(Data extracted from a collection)
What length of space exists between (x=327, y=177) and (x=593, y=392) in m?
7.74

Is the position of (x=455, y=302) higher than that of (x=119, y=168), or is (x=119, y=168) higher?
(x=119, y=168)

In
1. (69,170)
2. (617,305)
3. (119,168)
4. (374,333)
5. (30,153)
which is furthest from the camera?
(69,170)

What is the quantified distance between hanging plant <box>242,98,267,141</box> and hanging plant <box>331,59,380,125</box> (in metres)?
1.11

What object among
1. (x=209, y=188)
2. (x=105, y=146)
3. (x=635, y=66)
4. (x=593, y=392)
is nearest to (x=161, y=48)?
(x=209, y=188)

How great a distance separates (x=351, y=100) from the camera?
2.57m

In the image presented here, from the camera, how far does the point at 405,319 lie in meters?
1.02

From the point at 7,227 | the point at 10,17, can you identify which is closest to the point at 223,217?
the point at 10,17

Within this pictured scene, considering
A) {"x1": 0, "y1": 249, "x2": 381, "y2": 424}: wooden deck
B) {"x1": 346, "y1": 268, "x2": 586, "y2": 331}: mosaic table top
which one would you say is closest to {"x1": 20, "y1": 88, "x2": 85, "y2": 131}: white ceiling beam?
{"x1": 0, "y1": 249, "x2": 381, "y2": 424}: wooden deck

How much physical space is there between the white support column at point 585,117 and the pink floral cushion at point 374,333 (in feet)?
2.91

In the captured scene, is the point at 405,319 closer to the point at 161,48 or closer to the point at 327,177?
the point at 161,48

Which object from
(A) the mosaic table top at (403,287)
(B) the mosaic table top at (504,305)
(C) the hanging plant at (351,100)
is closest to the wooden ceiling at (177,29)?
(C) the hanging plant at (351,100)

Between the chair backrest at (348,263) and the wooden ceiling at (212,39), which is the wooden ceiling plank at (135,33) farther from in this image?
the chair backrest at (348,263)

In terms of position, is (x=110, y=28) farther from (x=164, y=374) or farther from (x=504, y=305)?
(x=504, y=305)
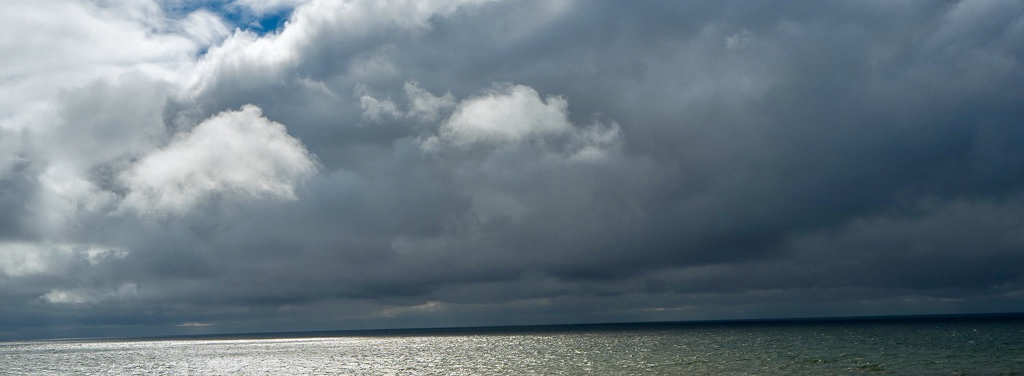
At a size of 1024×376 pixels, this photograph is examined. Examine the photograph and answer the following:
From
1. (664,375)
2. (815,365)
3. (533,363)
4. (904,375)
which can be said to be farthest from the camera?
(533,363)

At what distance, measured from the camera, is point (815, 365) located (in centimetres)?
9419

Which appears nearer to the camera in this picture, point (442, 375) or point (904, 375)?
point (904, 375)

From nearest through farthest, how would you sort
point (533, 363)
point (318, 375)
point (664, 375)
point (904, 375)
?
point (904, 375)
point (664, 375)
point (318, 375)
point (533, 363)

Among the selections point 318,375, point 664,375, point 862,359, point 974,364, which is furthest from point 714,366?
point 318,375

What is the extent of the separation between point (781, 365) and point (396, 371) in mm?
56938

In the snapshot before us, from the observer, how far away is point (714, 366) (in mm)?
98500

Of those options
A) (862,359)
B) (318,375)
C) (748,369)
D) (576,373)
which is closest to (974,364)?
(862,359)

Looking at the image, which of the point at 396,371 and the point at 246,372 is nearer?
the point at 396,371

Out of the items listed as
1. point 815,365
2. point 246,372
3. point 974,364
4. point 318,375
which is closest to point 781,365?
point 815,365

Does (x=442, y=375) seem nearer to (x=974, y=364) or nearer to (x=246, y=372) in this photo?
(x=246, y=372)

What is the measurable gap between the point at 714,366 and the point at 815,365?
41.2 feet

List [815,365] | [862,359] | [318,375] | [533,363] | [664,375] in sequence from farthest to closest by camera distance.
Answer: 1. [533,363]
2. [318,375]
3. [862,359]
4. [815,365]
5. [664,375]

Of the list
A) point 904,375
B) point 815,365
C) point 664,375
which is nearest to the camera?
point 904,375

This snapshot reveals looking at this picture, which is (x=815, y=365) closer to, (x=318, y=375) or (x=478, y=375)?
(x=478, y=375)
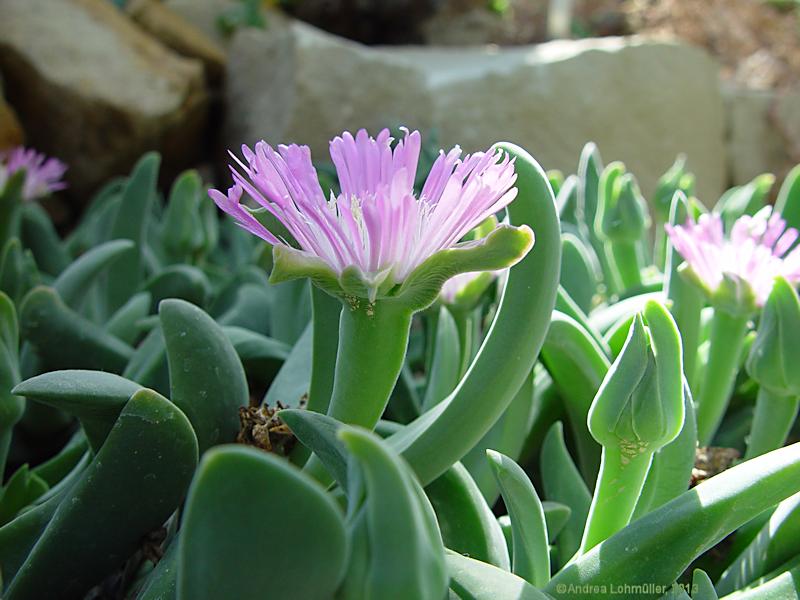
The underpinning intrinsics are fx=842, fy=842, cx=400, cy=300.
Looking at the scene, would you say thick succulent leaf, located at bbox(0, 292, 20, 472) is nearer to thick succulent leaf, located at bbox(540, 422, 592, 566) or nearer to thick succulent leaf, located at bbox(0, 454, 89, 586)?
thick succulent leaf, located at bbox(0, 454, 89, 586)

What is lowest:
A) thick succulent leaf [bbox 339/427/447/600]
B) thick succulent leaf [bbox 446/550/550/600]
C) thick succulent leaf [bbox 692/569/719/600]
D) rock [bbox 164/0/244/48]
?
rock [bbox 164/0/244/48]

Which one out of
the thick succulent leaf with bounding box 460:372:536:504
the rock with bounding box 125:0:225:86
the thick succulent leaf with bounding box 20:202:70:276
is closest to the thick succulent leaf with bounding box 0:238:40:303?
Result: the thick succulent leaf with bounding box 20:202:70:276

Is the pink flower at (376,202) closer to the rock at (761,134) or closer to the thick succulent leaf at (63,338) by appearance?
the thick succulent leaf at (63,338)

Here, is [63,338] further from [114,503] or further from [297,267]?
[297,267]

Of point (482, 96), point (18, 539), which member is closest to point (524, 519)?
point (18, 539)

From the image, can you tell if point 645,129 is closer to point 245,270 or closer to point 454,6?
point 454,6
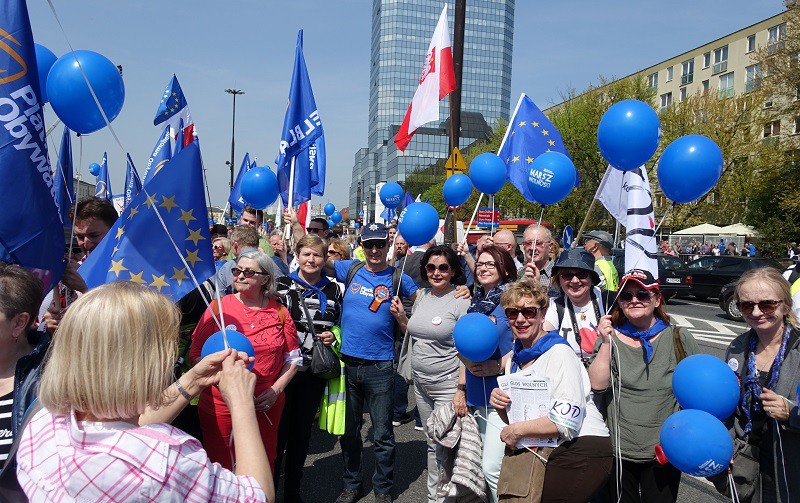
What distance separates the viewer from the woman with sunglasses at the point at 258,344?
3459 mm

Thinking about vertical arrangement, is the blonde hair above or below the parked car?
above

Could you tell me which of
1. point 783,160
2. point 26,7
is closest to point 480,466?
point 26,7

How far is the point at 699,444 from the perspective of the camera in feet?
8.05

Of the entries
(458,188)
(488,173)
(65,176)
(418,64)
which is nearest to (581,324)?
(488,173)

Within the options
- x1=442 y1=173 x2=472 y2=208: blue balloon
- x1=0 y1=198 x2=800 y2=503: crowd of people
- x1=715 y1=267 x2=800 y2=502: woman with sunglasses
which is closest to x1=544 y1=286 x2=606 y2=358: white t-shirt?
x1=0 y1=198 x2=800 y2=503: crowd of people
* * *
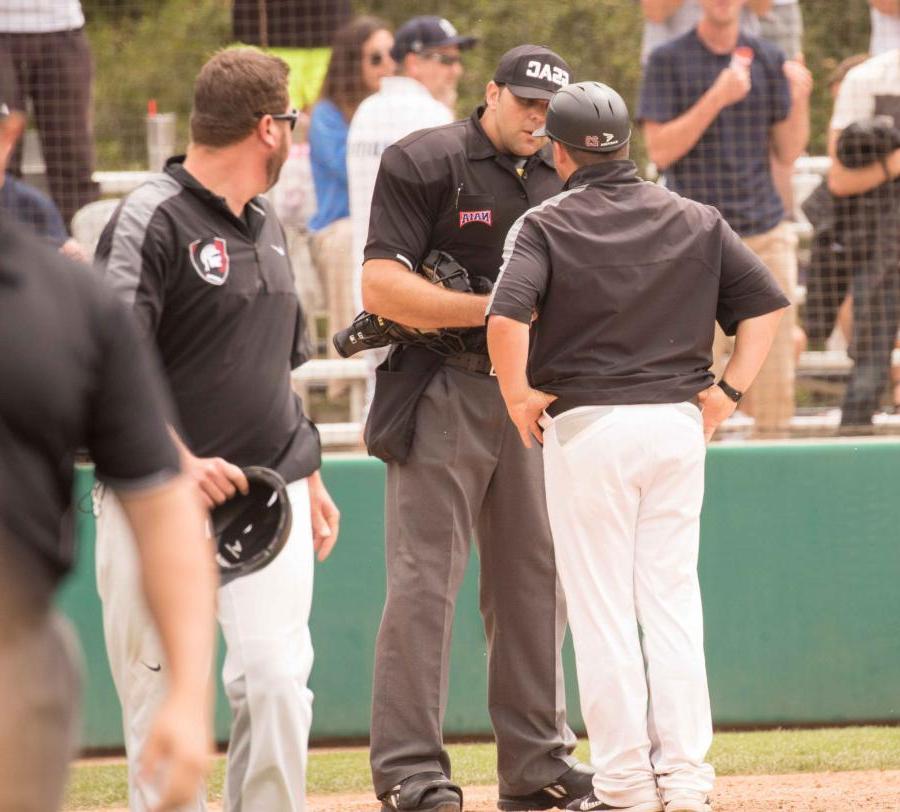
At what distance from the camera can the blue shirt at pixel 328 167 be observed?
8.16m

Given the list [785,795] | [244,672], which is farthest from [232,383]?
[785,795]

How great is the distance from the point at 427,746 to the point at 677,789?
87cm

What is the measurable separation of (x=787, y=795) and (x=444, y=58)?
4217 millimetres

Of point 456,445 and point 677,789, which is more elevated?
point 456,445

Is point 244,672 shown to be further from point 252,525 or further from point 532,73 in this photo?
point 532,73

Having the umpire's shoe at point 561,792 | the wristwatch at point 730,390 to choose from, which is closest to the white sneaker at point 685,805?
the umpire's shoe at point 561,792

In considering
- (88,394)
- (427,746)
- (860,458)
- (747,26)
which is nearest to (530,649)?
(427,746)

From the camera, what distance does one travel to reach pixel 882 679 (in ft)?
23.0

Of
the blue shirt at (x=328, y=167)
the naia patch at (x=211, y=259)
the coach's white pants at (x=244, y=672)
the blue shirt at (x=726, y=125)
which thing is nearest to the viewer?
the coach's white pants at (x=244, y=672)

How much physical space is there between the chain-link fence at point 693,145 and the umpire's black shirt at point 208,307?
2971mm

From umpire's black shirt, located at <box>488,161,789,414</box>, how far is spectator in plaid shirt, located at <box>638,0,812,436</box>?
...
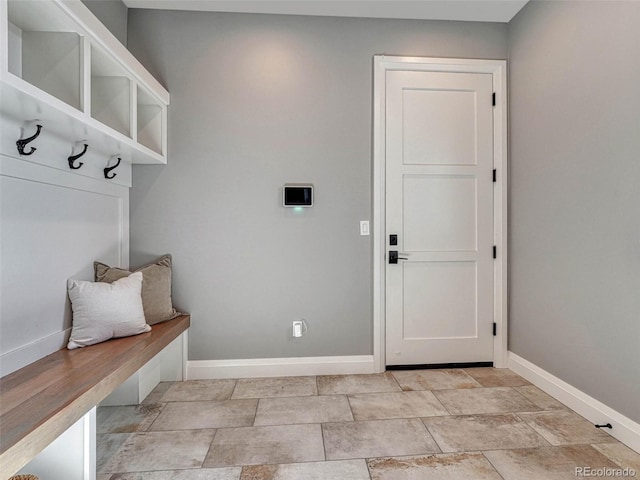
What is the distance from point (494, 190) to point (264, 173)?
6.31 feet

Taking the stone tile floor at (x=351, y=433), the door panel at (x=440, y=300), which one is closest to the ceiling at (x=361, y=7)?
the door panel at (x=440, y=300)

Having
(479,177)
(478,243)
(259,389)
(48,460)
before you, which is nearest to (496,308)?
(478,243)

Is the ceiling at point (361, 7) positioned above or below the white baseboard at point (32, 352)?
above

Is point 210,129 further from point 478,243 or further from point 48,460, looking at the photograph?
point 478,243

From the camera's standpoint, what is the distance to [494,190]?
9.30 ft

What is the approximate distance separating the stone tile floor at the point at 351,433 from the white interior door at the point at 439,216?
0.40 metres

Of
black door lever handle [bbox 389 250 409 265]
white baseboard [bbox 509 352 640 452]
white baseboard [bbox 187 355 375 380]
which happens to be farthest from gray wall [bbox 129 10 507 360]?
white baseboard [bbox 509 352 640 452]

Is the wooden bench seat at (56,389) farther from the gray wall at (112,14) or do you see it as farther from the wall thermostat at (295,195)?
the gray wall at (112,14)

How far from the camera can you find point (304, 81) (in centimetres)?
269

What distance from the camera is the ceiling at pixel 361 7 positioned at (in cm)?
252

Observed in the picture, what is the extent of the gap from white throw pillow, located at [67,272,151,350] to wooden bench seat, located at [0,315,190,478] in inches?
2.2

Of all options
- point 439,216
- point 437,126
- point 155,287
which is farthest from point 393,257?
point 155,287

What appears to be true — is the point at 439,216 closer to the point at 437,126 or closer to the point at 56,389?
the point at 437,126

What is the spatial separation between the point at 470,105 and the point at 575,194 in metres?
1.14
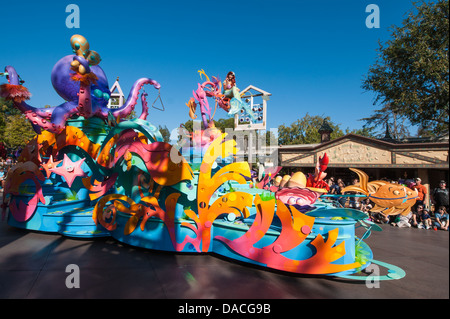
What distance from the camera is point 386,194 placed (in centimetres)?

> **Task instructions**
Show each line of the material above that contains the string "Having", matching case exactly.

> **Written response**
Having the umpire's shoe at point 561,792 | the wristwatch at point 730,390 to choose from, which is closest to the white sneaker at point 685,805?
Having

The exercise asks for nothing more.